### Record excerpts
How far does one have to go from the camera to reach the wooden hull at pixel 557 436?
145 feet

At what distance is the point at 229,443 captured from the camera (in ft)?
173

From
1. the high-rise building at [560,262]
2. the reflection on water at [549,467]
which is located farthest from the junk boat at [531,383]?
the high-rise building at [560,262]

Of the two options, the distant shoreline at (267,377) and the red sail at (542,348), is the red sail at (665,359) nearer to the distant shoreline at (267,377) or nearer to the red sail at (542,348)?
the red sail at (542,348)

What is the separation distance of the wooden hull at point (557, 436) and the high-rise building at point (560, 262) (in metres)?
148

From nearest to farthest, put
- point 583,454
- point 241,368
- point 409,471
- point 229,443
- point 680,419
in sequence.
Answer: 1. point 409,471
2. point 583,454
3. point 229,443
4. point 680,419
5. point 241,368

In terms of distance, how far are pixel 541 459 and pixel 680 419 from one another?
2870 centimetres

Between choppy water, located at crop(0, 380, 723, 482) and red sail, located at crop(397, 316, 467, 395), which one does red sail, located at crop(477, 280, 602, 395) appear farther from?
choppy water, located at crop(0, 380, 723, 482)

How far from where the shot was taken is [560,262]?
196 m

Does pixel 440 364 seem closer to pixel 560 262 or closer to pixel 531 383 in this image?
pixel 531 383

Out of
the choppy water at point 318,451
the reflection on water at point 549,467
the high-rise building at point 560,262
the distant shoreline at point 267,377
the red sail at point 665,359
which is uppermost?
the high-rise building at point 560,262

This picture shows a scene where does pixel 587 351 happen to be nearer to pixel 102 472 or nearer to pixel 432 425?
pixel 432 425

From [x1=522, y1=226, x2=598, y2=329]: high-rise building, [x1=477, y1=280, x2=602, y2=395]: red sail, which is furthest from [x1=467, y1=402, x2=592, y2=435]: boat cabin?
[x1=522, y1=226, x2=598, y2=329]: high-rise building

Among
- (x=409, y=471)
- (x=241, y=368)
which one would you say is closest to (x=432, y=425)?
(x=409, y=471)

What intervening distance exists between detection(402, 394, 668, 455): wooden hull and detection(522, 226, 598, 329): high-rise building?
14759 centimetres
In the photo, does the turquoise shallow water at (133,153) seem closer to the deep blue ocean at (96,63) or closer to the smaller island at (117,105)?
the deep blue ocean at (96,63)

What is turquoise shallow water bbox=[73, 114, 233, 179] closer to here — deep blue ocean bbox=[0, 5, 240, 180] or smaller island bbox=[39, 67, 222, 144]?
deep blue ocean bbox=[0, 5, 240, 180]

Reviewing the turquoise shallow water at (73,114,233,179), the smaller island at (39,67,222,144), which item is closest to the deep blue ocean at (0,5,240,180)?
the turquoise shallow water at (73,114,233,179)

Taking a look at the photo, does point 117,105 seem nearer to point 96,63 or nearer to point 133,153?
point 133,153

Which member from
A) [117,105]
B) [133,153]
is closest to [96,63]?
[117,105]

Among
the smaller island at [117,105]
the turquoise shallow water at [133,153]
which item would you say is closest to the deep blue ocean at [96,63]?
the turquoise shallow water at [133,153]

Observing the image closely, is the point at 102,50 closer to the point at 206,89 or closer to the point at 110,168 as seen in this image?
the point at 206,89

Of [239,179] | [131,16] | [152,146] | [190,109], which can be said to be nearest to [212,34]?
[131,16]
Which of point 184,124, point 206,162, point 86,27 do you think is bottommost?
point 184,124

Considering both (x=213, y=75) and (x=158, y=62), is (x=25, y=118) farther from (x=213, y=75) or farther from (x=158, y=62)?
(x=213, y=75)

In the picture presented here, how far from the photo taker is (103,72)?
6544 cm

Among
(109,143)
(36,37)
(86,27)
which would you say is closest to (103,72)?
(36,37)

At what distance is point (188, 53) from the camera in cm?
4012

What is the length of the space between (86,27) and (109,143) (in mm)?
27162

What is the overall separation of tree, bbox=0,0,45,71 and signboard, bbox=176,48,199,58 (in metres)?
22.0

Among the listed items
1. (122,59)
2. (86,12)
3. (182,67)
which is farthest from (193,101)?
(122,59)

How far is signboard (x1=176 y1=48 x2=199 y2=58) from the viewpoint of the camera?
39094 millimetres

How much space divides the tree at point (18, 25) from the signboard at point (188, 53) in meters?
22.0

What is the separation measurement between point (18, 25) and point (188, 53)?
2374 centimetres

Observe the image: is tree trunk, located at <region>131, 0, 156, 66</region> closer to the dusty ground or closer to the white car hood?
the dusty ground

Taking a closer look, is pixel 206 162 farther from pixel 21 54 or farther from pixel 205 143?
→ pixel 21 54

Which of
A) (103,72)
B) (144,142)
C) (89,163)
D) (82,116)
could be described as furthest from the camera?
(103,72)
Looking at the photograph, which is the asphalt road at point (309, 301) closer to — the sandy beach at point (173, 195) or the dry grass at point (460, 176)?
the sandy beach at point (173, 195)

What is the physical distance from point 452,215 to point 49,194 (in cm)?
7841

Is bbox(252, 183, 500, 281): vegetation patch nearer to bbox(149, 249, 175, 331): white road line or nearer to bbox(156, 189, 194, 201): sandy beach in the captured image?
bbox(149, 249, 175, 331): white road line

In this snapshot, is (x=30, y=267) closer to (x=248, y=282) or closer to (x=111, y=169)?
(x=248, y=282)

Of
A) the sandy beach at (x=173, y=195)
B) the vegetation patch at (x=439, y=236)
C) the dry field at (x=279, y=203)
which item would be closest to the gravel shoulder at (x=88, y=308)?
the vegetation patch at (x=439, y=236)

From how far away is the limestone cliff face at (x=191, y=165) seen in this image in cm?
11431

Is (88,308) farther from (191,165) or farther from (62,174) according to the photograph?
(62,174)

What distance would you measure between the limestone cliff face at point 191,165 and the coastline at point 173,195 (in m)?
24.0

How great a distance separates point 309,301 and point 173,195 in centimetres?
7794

### Written instruction
Copy out every line of the records above with no changes.

### Response to this exercise
How far does one have to go from the camera to reach the wooden hull at pixel 557 436?
145 feet

At what distance is the point at 229,443 captured from the camera (in ft)?
173

From
1. the high-rise building at [560,262]
2. the reflection on water at [549,467]
which is located farthest from the junk boat at [531,383]?
the high-rise building at [560,262]

Of the two options, the distant shoreline at (267,377) and the red sail at (542,348), is the red sail at (665,359) nearer to the distant shoreline at (267,377) or nearer to the red sail at (542,348)?
the red sail at (542,348)

What is the separation distance of the wooden hull at point (557, 436) and the high-rise building at point (560, 262) (in metres)?
148

From nearest to farthest, put
- point 583,454
- point 241,368
- point 409,471
- point 229,443
- point 680,419
in sequence.
Answer: 1. point 409,471
2. point 583,454
3. point 229,443
4. point 680,419
5. point 241,368

In terms of distance, how far are pixel 541 459 and pixel 680 419 from one another?
2870 centimetres

Between choppy water, located at crop(0, 380, 723, 482) and red sail, located at crop(397, 316, 467, 395), which one does red sail, located at crop(477, 280, 602, 395) appear farther from?
choppy water, located at crop(0, 380, 723, 482)

How far from where the shot was taken is [560,262]?
196 m

Does pixel 440 364 seem closer to pixel 560 262 or closer to pixel 531 383 in this image?
pixel 531 383

Out of
the choppy water at point 318,451
the reflection on water at point 549,467
the high-rise building at point 560,262
the distant shoreline at point 267,377
the red sail at point 665,359
which is uppermost?
the high-rise building at point 560,262

This picture shows a scene where does pixel 587 351 happen to be nearer to pixel 102 472 or nearer to pixel 432 425?
pixel 432 425

From [x1=522, y1=226, x2=598, y2=329]: high-rise building, [x1=477, y1=280, x2=602, y2=395]: red sail, which is furthest from [x1=467, y1=402, x2=592, y2=435]: boat cabin?
[x1=522, y1=226, x2=598, y2=329]: high-rise building

Among
- (x=409, y=471)
- (x=241, y=368)
which one would you say is closest to (x=432, y=425)?
(x=409, y=471)

What intervening distance exists between detection(402, 394, 668, 455): wooden hull and detection(522, 226, 598, 329): high-rise building?
14759 centimetres
In the photo, does the turquoise shallow water at (133,153) seem closer to the deep blue ocean at (96,63) or closer to the smaller island at (117,105)?
the deep blue ocean at (96,63)

What is turquoise shallow water bbox=[73, 114, 233, 179] closer to here — deep blue ocean bbox=[0, 5, 240, 180] or smaller island bbox=[39, 67, 222, 144]?
deep blue ocean bbox=[0, 5, 240, 180]

Reviewing the turquoise shallow water at (73,114,233,179), the smaller island at (39,67,222,144), which item is closest to the deep blue ocean at (0,5,240,180)?
the turquoise shallow water at (73,114,233,179)

Taking a look at the photo, does point 117,105 seem nearer to point 96,63 or nearer to point 133,153?
point 133,153

Which member from
A) [117,105]
B) [133,153]
is closest to [96,63]?
[117,105]

Among
the smaller island at [117,105]
the turquoise shallow water at [133,153]
which item would you say is closest to the deep blue ocean at [96,63]?
the turquoise shallow water at [133,153]

Observing the image closely, is the point at 102,50 closer to the point at 206,89 or closer to the point at 110,168 as seen in this image?
the point at 206,89

Of [239,179] | [131,16] | [152,146] | [190,109], which can be said to be nearest to [212,34]?
[131,16]
Which of point 184,124, point 206,162, point 86,27 do you think is bottommost?
point 184,124

Considering both (x=213, y=75) and (x=158, y=62), is (x=25, y=118) farther from (x=213, y=75) or farther from (x=158, y=62)?
(x=213, y=75)

In the picture presented here, how far from the photo taker is (103,72)?
6544 cm

Among
(109,143)
(36,37)
(86,27)
which would you say is closest to (103,72)?
(36,37)

At what distance is point (188, 53) from the camera in cm?
4012

What is the length of the space between (86,27) and (109,143) (in mm)?
27162

What is the overall separation of tree, bbox=0,0,45,71 and signboard, bbox=176,48,199,58 (in metres)?
22.0

Among the listed items
1. (122,59)
2. (86,12)
3. (182,67)
which is farthest from (193,101)?
(122,59)

How far is signboard (x1=176 y1=48 x2=199 y2=58) from the viewpoint of the camera?
39094 millimetres

How much space divides the tree at point (18, 25) from the signboard at point (188, 53) in meters?
22.0

What is the separation measurement between point (18, 25) and point (188, 53)?
2374 centimetres

Observe the image: is tree trunk, located at <region>131, 0, 156, 66</region> closer to the dusty ground or closer to the white car hood?
the dusty ground

Taking a closer look, is pixel 206 162 farther from pixel 21 54 or farther from pixel 205 143?
→ pixel 21 54

Which of
A) (103,72)
B) (144,142)
C) (89,163)
D) (82,116)
could be described as furthest from the camera?
(103,72)
Looking at the photograph, which is the asphalt road at point (309, 301) closer to — the sandy beach at point (173, 195) or the dry grass at point (460, 176)?
the sandy beach at point (173, 195)

What is the physical distance from point 452,215 to point 49,194 (in cm)?
7841

Is bbox(252, 183, 500, 281): vegetation patch nearer to bbox(149, 249, 175, 331): white road line or nearer to bbox(156, 189, 194, 201): sandy beach in the captured image?
bbox(149, 249, 175, 331): white road line

In this snapshot, is (x=30, y=267) closer to (x=248, y=282) or closer to (x=111, y=169)?
(x=248, y=282)

Of
A) the sandy beach at (x=173, y=195)
B) the vegetation patch at (x=439, y=236)
C) the dry field at (x=279, y=203)
which item would be closest to the gravel shoulder at (x=88, y=308)?
the vegetation patch at (x=439, y=236)

From how far away is the limestone cliff face at (x=191, y=165) seen in this image in cm?
11431

Is (88,308) farther from (191,165) or farther from (62,174) according to the photograph?
(62,174)

What distance would you measure between the limestone cliff face at point 191,165 and the coastline at point 173,195 (in m)?
24.0

How great a distance separates point 309,301 and point 173,195 in centimetres?
7794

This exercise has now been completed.